**TASK PROMPT:**
Swap "farthest" for "most distant" in the material, starting at the line containing "Among the items listed as" and ending at the line containing "point (190, 542) <". Give back only those lines, with nothing else changed.

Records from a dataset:
################
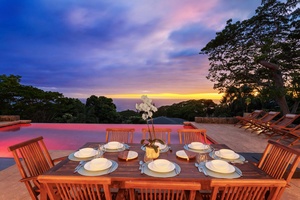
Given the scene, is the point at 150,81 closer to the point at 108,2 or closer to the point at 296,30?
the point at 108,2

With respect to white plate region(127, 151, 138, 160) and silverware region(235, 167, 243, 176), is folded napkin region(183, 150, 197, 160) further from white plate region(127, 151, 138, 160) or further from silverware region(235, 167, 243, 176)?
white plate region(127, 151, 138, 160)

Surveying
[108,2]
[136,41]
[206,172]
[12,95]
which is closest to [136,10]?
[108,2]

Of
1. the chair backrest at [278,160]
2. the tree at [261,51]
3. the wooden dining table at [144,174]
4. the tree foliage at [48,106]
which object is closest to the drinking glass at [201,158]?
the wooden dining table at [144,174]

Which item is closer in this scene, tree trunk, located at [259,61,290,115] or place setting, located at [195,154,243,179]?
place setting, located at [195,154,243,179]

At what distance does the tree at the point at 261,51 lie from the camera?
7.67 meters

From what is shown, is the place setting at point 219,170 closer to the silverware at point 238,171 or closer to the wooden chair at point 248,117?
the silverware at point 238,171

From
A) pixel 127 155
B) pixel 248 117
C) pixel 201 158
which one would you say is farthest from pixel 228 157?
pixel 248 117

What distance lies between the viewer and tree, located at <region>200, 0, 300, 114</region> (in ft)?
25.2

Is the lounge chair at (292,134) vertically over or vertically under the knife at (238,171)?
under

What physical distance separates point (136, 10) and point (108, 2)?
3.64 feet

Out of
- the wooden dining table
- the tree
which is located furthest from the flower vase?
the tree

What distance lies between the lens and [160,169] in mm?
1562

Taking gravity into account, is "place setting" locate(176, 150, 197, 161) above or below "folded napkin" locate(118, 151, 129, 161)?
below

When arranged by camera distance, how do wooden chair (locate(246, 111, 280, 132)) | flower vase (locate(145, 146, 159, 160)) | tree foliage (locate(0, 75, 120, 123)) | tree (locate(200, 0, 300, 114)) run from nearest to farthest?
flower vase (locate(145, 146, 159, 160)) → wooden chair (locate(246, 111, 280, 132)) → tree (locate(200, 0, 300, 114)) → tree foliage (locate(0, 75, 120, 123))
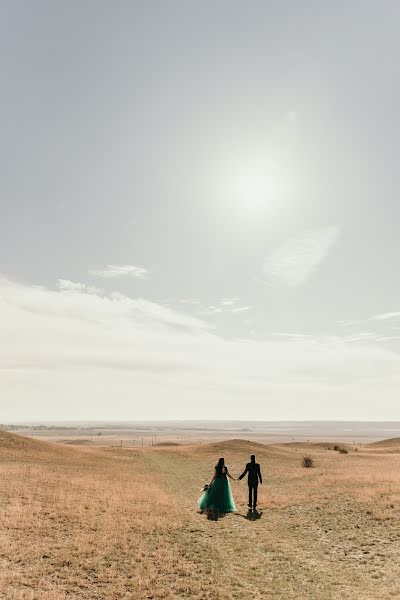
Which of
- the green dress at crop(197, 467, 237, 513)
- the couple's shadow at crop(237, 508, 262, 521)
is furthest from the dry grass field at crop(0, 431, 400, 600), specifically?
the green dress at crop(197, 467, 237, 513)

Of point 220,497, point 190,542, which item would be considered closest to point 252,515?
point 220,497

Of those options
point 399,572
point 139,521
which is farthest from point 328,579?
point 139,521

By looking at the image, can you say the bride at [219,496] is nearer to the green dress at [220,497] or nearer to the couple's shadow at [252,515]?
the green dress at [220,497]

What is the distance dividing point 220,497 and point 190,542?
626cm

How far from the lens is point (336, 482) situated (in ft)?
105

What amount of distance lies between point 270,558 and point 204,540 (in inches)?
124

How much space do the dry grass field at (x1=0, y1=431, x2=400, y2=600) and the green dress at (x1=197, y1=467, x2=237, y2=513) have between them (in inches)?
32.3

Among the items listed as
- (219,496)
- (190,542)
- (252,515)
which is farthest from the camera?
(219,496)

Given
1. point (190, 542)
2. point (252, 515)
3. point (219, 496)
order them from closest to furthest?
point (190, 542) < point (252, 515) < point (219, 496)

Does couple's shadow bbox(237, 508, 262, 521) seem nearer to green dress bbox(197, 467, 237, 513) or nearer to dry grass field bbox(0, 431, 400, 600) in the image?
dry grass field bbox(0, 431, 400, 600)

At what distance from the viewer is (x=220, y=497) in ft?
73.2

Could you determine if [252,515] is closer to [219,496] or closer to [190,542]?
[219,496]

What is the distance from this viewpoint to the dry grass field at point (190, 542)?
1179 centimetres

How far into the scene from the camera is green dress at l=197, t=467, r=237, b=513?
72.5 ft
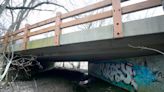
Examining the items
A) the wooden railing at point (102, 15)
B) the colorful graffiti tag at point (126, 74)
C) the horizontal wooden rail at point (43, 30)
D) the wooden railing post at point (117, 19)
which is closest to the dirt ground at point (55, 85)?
################
**ANSWER FOR THE TASK:**
Among the items listed as
- (219,496)
- (190,542)
- (252,515)
which is most distant from the camera?
(219,496)

Given
1. point (190, 542)
2. point (252, 515)
3. point (219, 496)
order them from closest to furthest?
point (190, 542) < point (252, 515) < point (219, 496)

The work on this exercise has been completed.